Capital Markets

Absa Bank to replenish its gold units as investors exhaust supply

gold

Absa Bank Limited will list new units of the gold-backed exchange-traded fund (ETF). PHOTO | POOL

South Africa’s Absa Bank Limited will list new units of the gold-backed exchange-traded fund (ETF) after investors bought all that had been supplied on the Nairobi Securities Exchange (NSE).

The bank says it will make an order of 250,000 to 400,000 units for Absa New Gold ETF in the next few days.

The last units of the previous batch of 400,000 units were sold on December 1 after trading 102,700 units worth Sh219.78 million at an average price of Sh2,140.

ALSO READ: Absa profit jumps 30 per cent on increased lending

“Part of our policy is that … we shall restock our depository account with the units within three to five working days,” said Tito Namu, senior equity sales trader at Absa Securities Limited.

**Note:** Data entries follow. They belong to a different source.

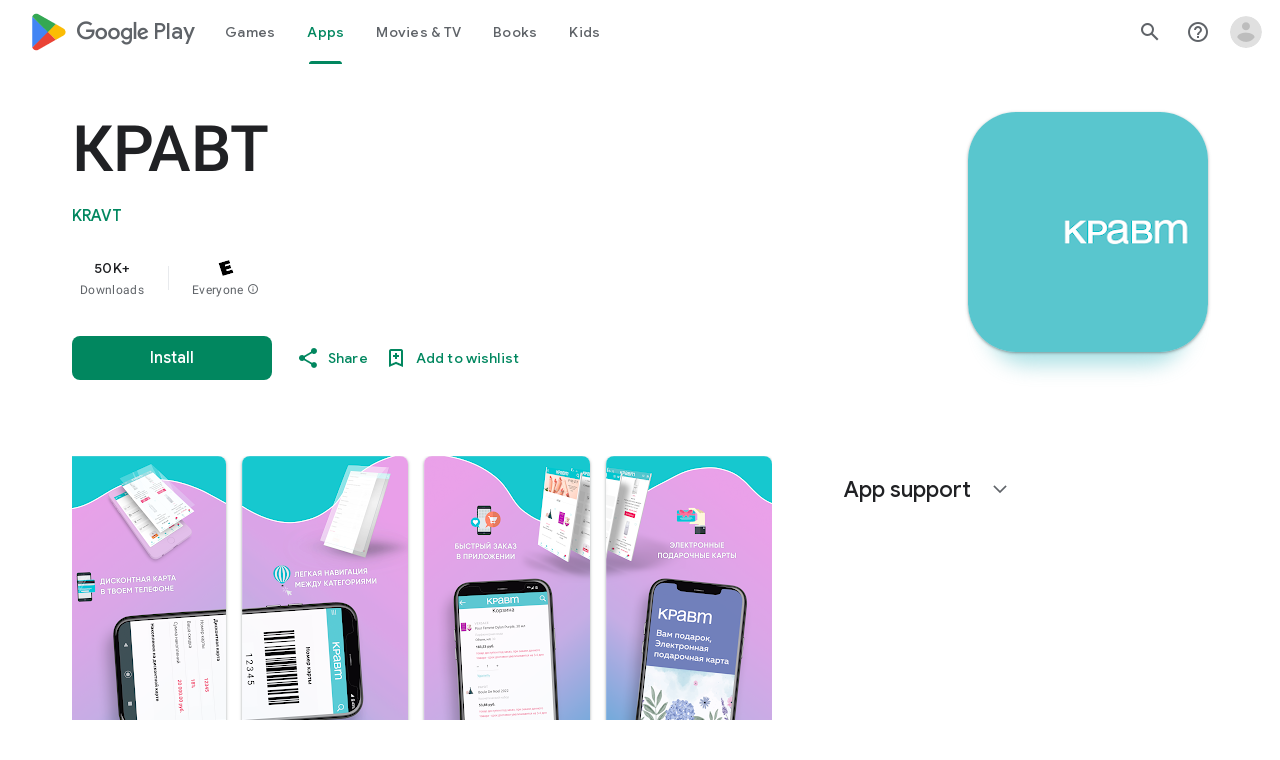

--- FILE ---
content_type: text/plain; charset=utf-8
request_url: https://play.google.com/play/log?format=json&authuser&proto_v2=true
body_size: -435
content:
["900000","1768594470270"]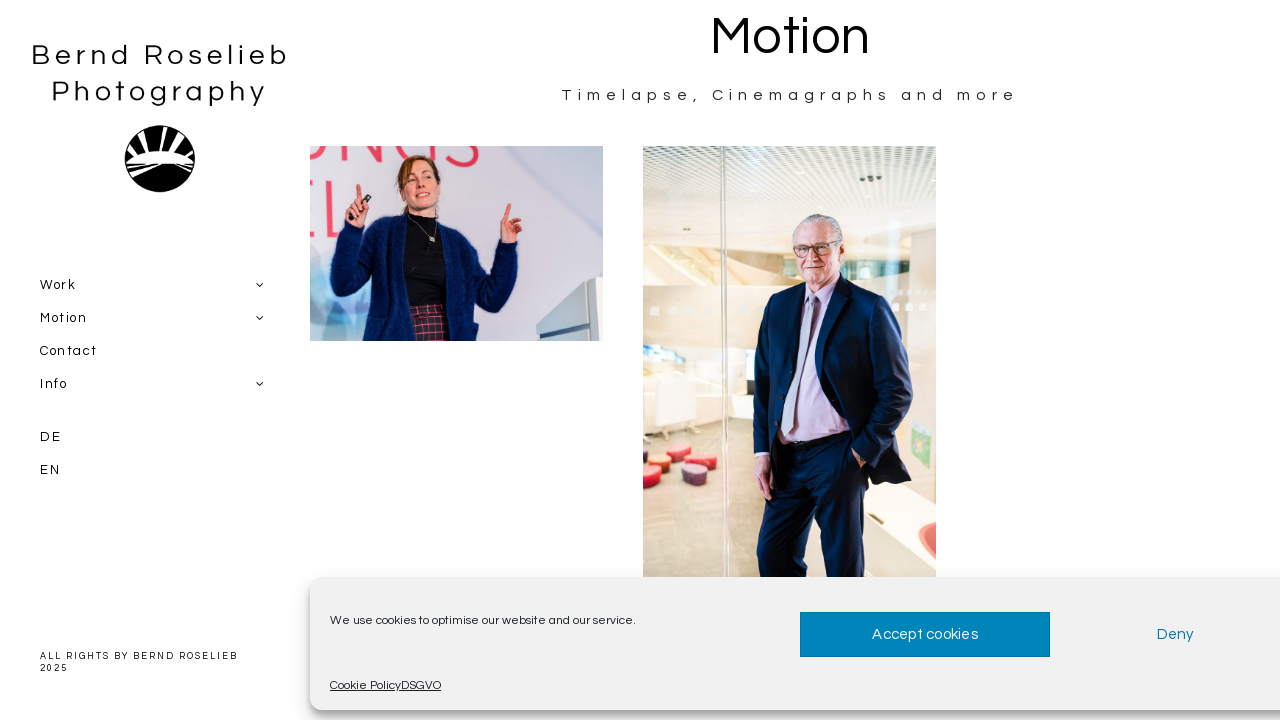

--- FILE ---
content_type: text/css
request_url: https://bernd-roselieb.com/wp-content/uploads/elementor/css/post-796.css?ver=1688930892
body_size: -69
content:
.elementor-796 .elementor-element.elementor-element-1cb602b{text-align:center;}.entry-content .elementor-796 .elementor-element.elementor-element-1cb602b.elementor-widget-section-heading .section-sub-title{color:#282828;}.elementor-796 .elementor-element.elementor-element-1cb602b.elementor-widget-section-heading .section-sub-title{color:#282828;}.entry-content .elementor-796 .elementor-element.elementor-element-1cb602b.elementor-widget-section-heading .section-sub-title,.elementor-796 .elementor-element.elementor-element-1cb602b.elementor-widget-section-heading .section-sub-title{text-transform:none;}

“Today’s [December 1] purchase and the fact that we have exhausted all the units is testimony to the fact there is a very decent buying and this means the second year run that we have sold the entire holdings of an ETF at the NSE.”

The gold-backed fund is traded in the same manner as normal shares of companies and its price is based on the Kenya shilling equivalent of the prevailing international market price of gold in US dollars.

Each NewGold security is equivalent to about 1/100th of an ounce of gold, which is held in a secure depository on behalf of investors and is backed by physical gold.

The ETF is sold in minimum lots of 100 shares (units) equivalent to one ounce of gold, and in incremental of 100 units.

READ: Absa Bank asset arm launches offshore investment services

The securities were launched in 2017 with a listing of 400,000 units and with a market capitalisation of Sh576 million.

However, due to slow uptake until 2019, the holdings were reduced to 250,000 units through a reverse deposit.

Absa added an extra 400,000 units in 2020, bringing the number of holdings that have been offered in the Kenyan market to 650,000 units (6,500 ounces).

Gold is traditionally used as a hedge against inflation and is considered a safe haven asset at times of geopolitical risk such as wars.

The price of the ETF at the Nairobi bourse had increased from Sh1,470 in January 2020 to hit an all-time high of Sh2,140 on Thursday last week.

In the Kenyan market, it has pulled interest from high-net-worth investors and both local and offshore fund managers who hold part of their assets in gold.